**Caption-style text data:**
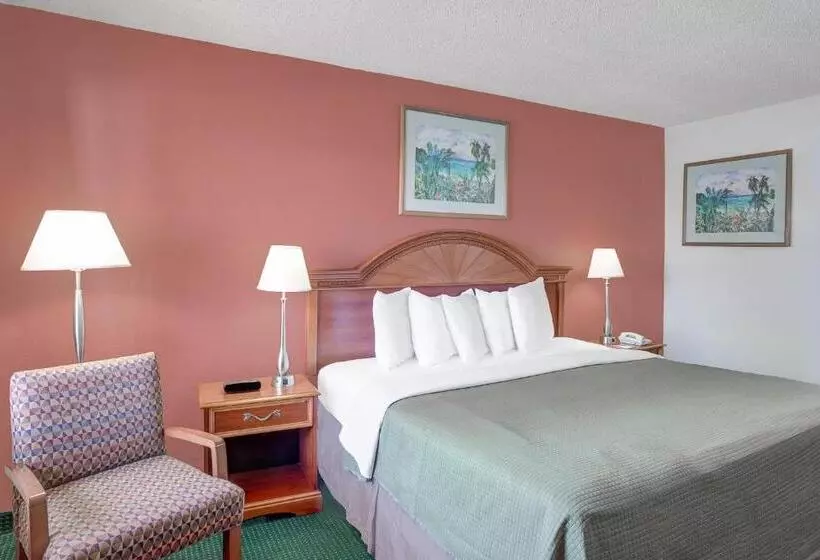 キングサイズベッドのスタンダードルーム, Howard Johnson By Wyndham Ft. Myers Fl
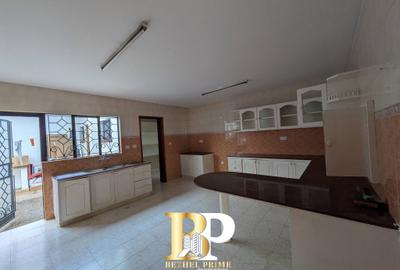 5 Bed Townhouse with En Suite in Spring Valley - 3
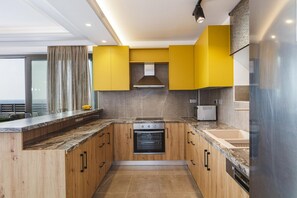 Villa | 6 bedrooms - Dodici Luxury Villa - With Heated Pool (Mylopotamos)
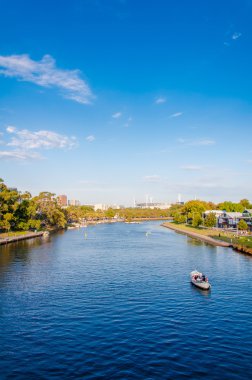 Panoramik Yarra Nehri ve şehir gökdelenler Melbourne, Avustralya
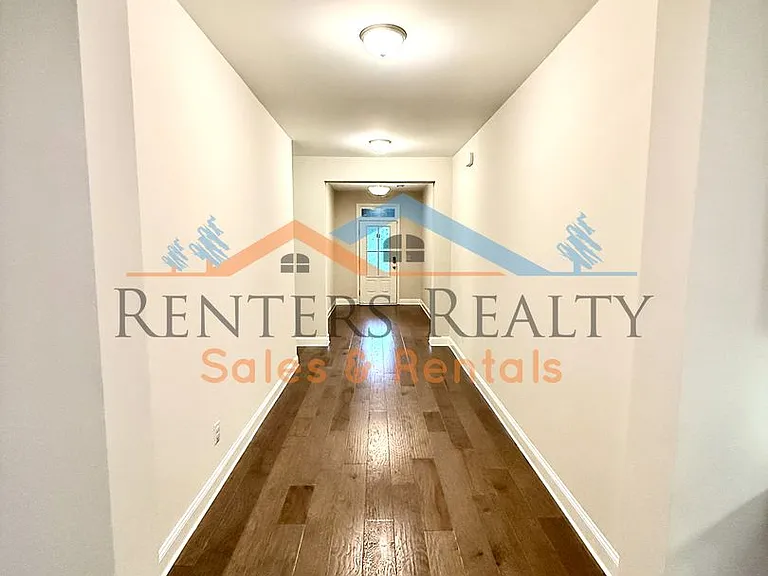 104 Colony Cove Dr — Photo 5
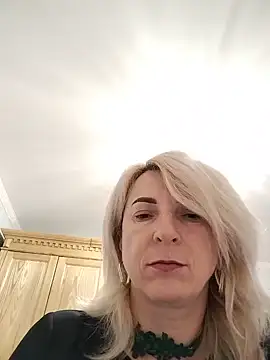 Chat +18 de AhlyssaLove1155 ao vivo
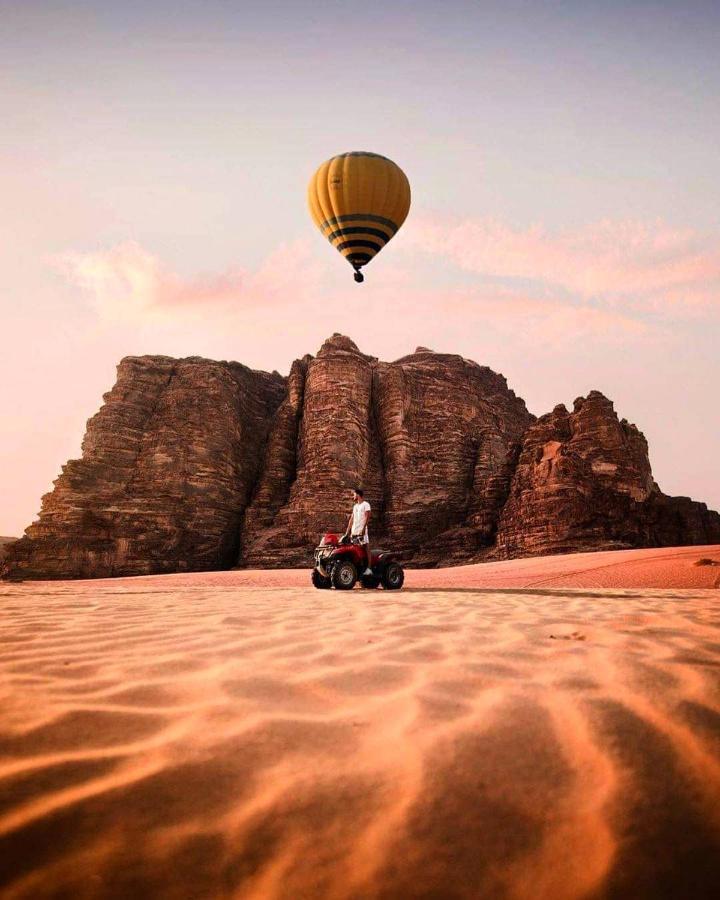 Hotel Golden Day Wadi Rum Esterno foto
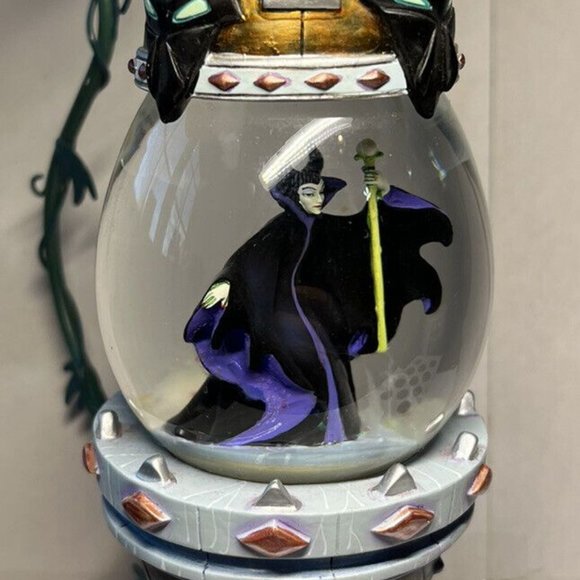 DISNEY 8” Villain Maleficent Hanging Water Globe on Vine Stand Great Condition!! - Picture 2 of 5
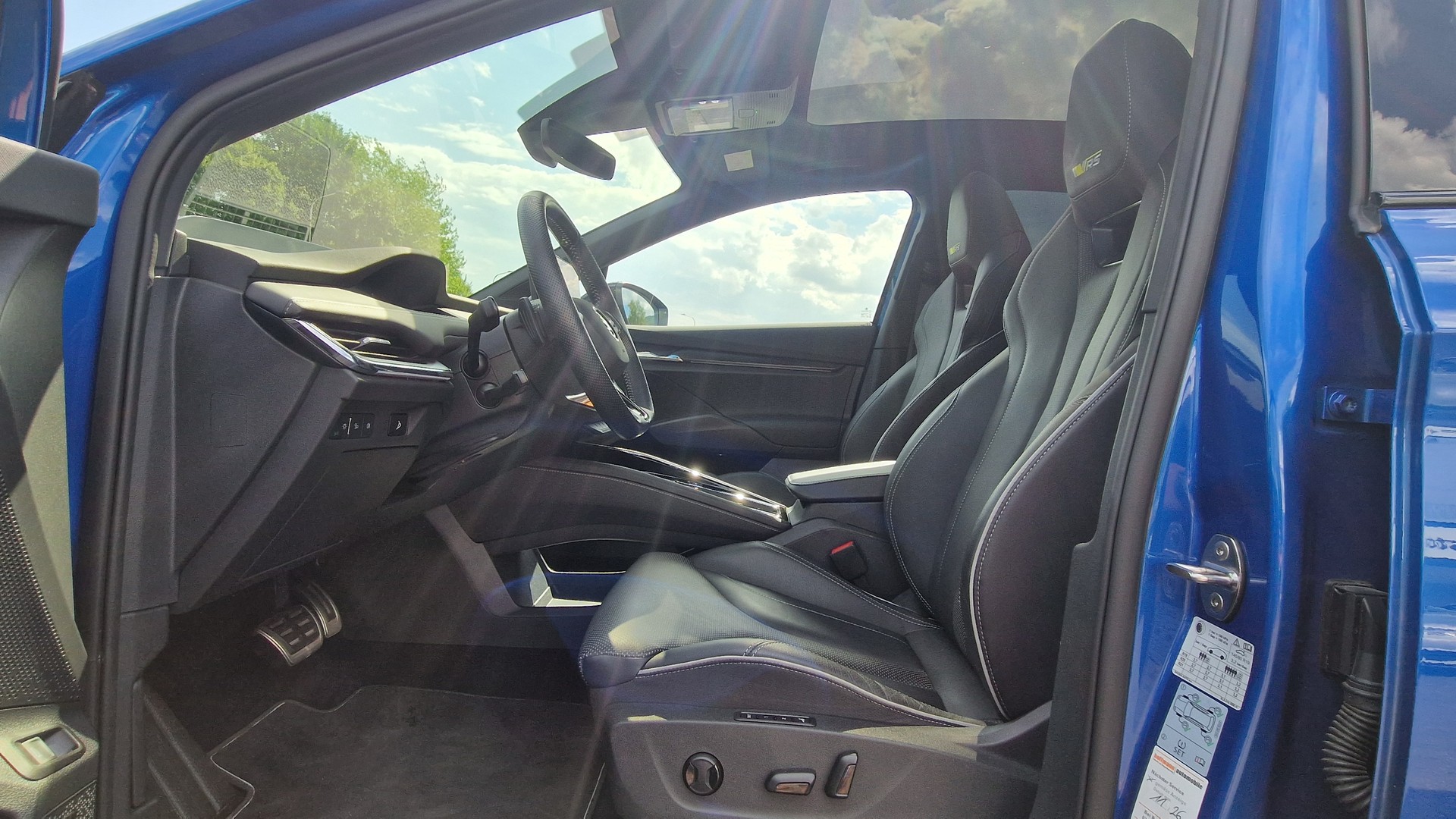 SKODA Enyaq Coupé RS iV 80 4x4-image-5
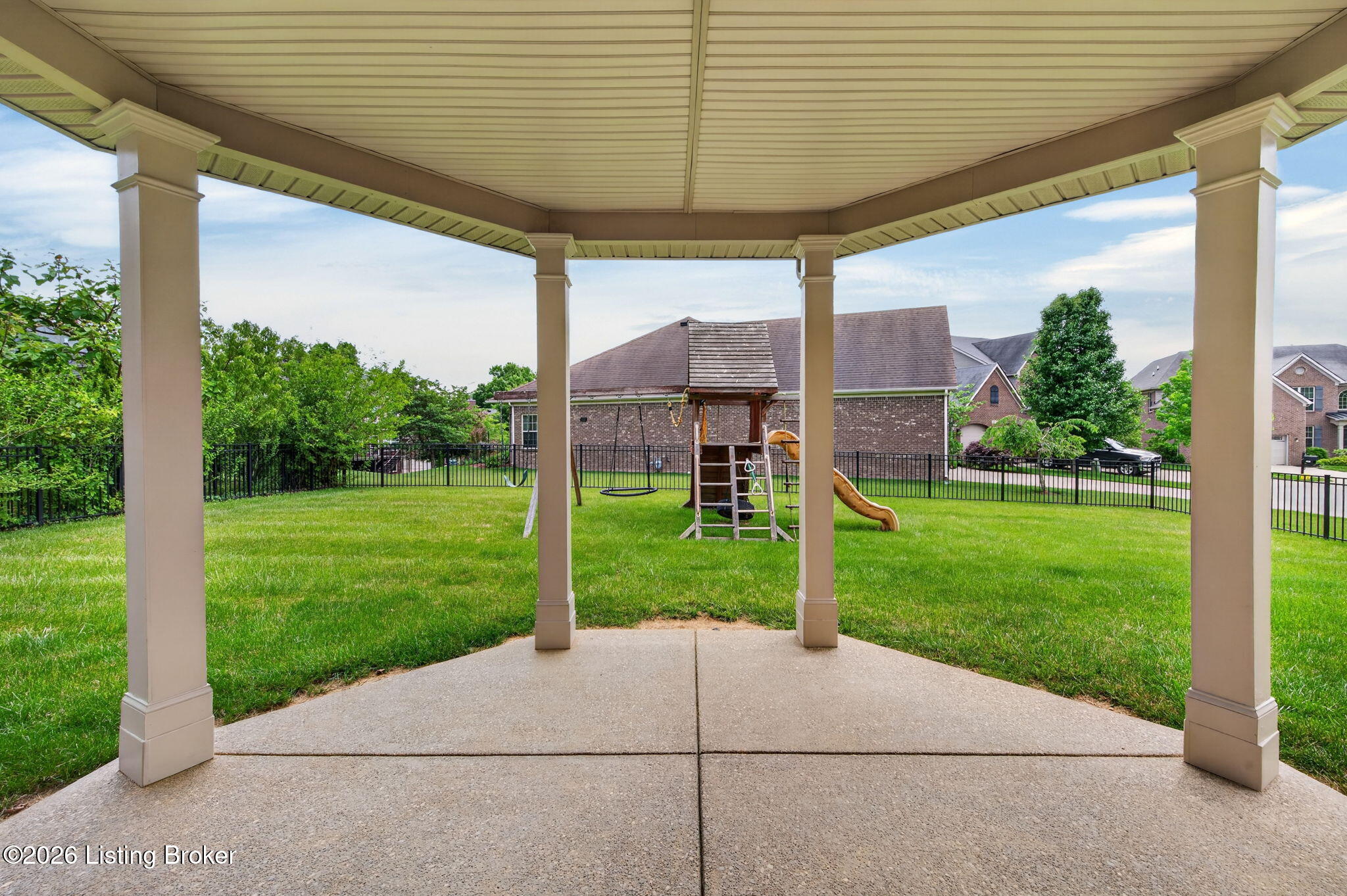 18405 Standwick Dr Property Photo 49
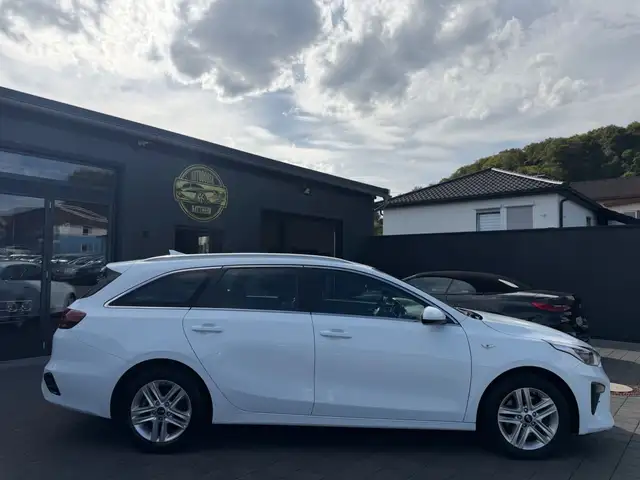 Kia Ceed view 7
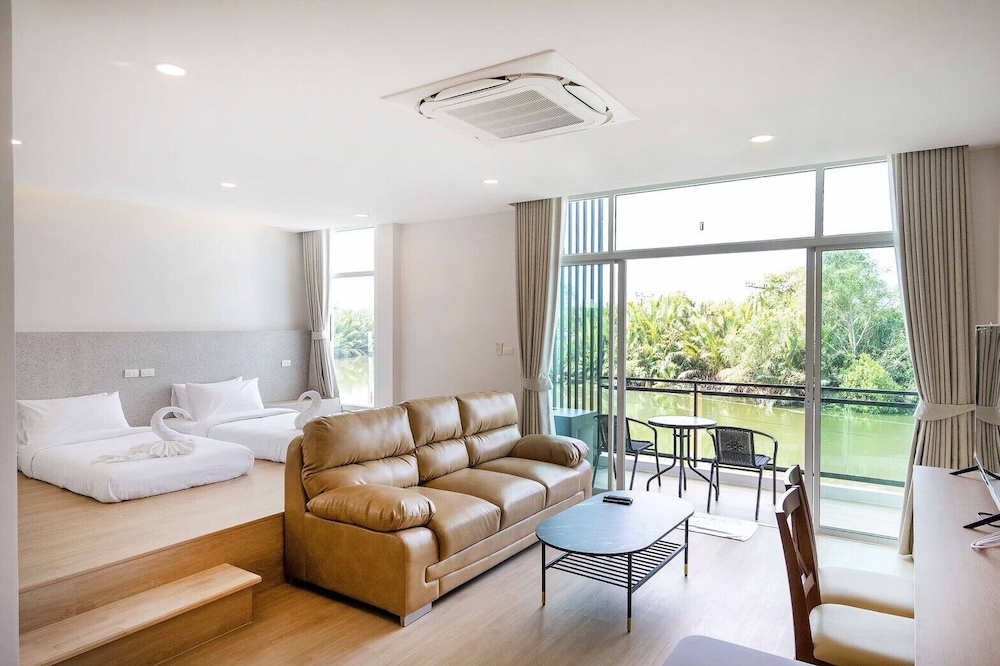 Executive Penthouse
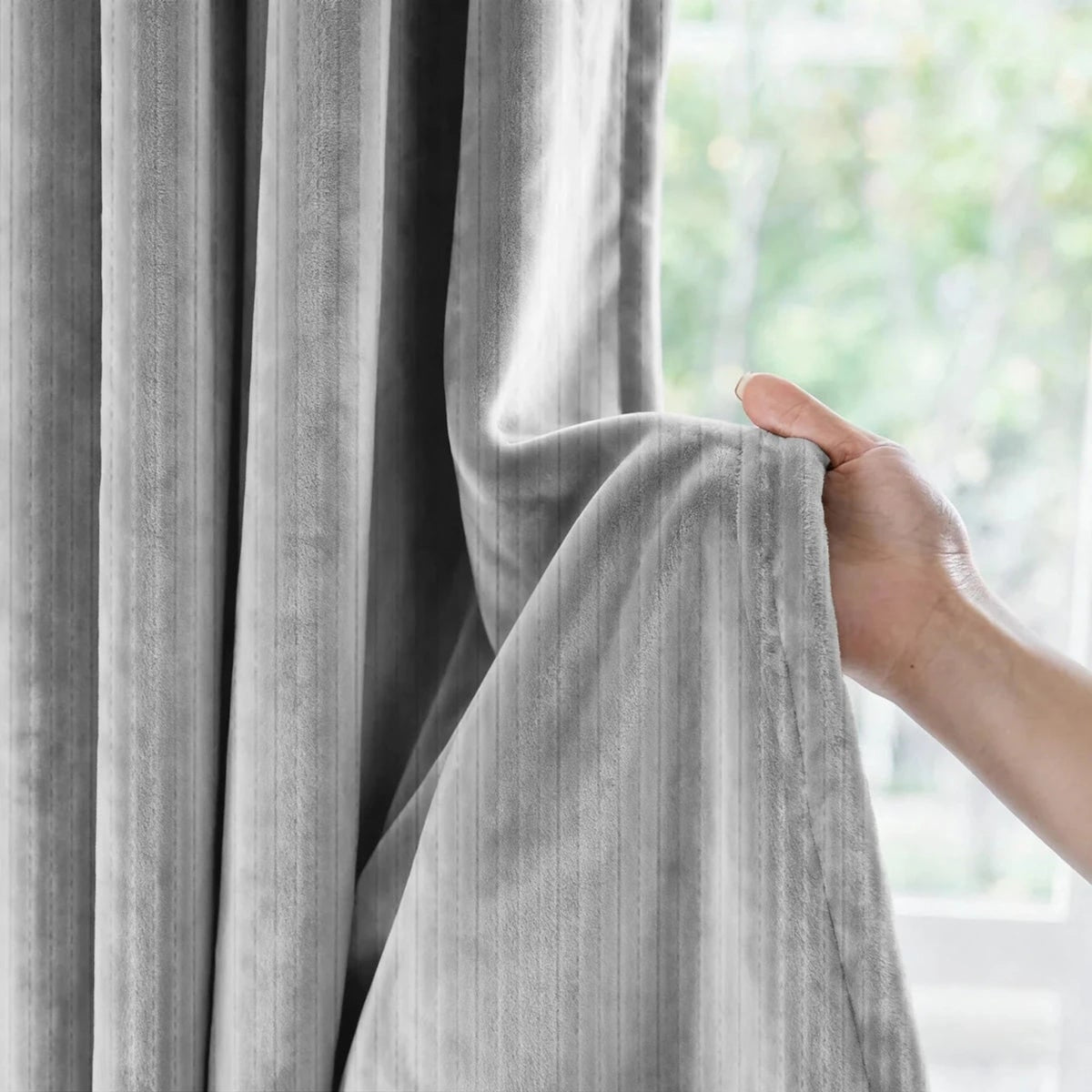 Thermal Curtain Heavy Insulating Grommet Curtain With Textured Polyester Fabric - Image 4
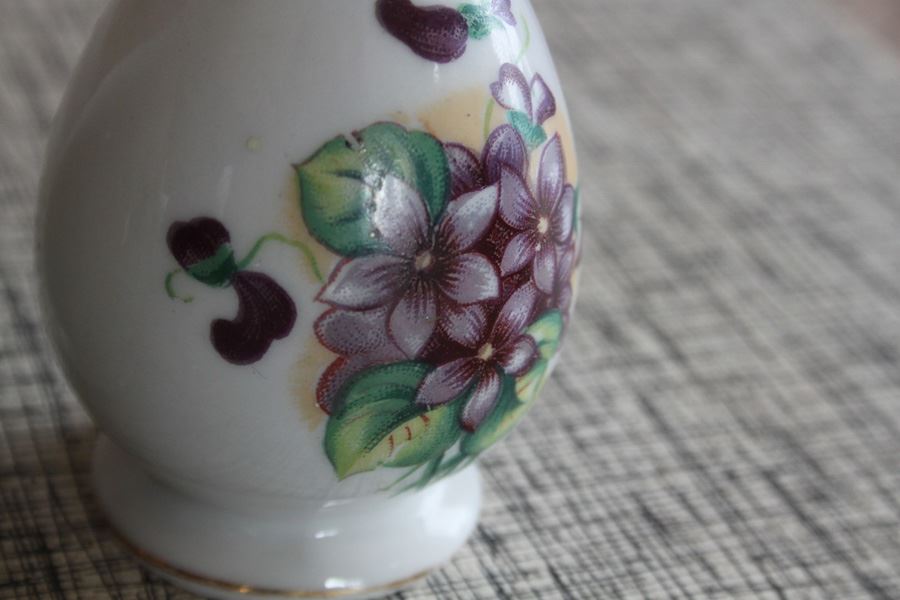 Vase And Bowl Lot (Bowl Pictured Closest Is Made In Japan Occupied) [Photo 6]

**Work required:** Please output all of the data exactly as given, omitting any images it holds.

**Result below:**
 キングサイズベッドのスタンダードルーム, Howard Johnson By Wyndham Ft. Myers Fl
 5 Bed Townhouse with En Suite in Spring Valley - 3
 Villa | 6 bedrooms - Dodici Luxury Villa - With Heated Pool (Mylopotamos)
 Panoramik Yarra Nehri ve şehir gökdelenler Melbourne, Avustralya
 104 Colony Cove Dr — Photo 5
 Chat +18 de AhlyssaLove1155 ao vivo
 Hotel Golden Day Wadi Rum Esterno foto
 DISNEY 8” Villain Maleficent Hanging Water Globe on Vine Stand Great Condition!! - Picture 2 of 5
 SKODA Enyaq Coupé RS iV 80 4x4-image-5
 18405 Standwick Dr Property Photo 49
 Kia Ceed view 7
 Executive Penthouse
 Thermal Curtain Heavy Insulating Grommet Curtain With Textured Polyester Fabric - Image 4
 Vase And Bowl Lot (Bowl Pictured Closest Is Made In Japan Occupied) [Photo 6]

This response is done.